Le comte de Neipperg, mari de la veuve de Napoléon ? — Mort.

La comtesse Tolstoï ? — Morte.

Son grand et jeune fils ? — Mort,

Mon hôte du palais Lorenzi ? — Mort[1].

Si tant d’hommes couchés avec moi sur le registre du congrès se sont fait inscrire à l’obituaire ; si des peuples et des dynasties royales ont péri ; si la Pologne a succombé ; si l’Espagne est de nouveau anéantie ; si je suis allé à Prague m’enquérir des restes fugitifs de la grande race dont j’étais le représentant à Vérone, qu’est-ce donc que les choses de terre ? Personne ne se souvient des discours que nous tenions autour de la table du prince de Metternich ; mais, ô puissance du génie ! aucun voyageur n’entendra jamais chanter l’alouette dans les champs de Vérone sans se rappeler Shakespeare.
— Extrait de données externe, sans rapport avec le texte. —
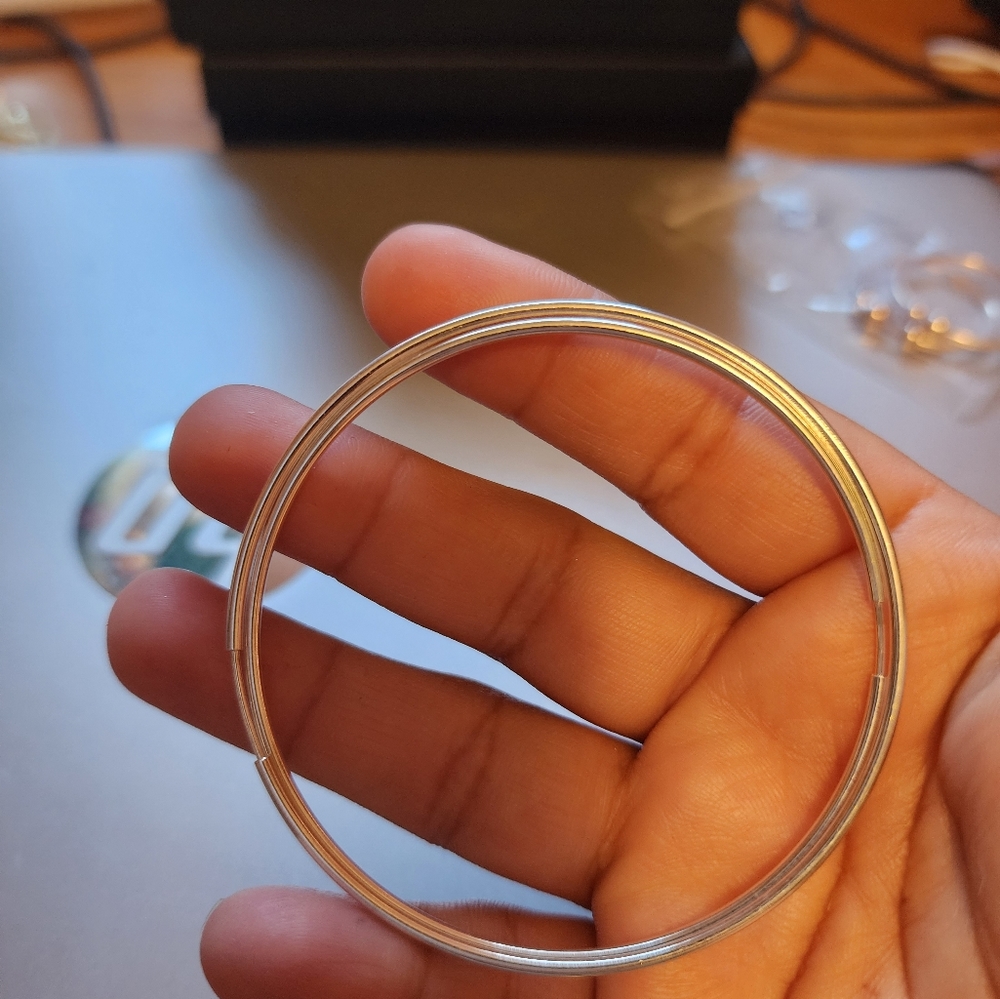 Sterling silver 925 big hoops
Chacun de nous, en fouillant à diverses profondeurs dans sa mémoire, retrouve une autre couche de morts, d’autres sentiments éteints, d’autres chimères qu’inutilement il

  1. Dans son Congrès de Vérone, publié en 1838, Chateaubriand complète ainsi cet Appel des personnages de Vérone et de la guerre d’Espagne ? « Combien manque-t-il encore de personnages parmi ceux que l’on a comptés pendant la guerre d’Espagne. Ferdinand VII n’est plus, Mina n’est plus, M. de Rayneval n’est plus, sans parler du premier de tous à mes yeux, de Carrel, échappé des champs de la Catalogne et tombé à Vincennes. Carrel, je vous félicite d’avoir, d’un seul pas, achevé le voyage dont le trajet prolongé devient si fatigant et si désert. J’envie ceux qui sont partis avant moi : comme les soldats de César, à Brindes, du haut des rochers du rivage, je jette ma vue sur la grande mer ; je regarde vers l’Épire, dans l’attente de voir revenir les vaisseaux qui ont passé les premières légions pour m’enlever à mon tour. » (Congrès de Vérone, deuxième partie, chapitre XXVII).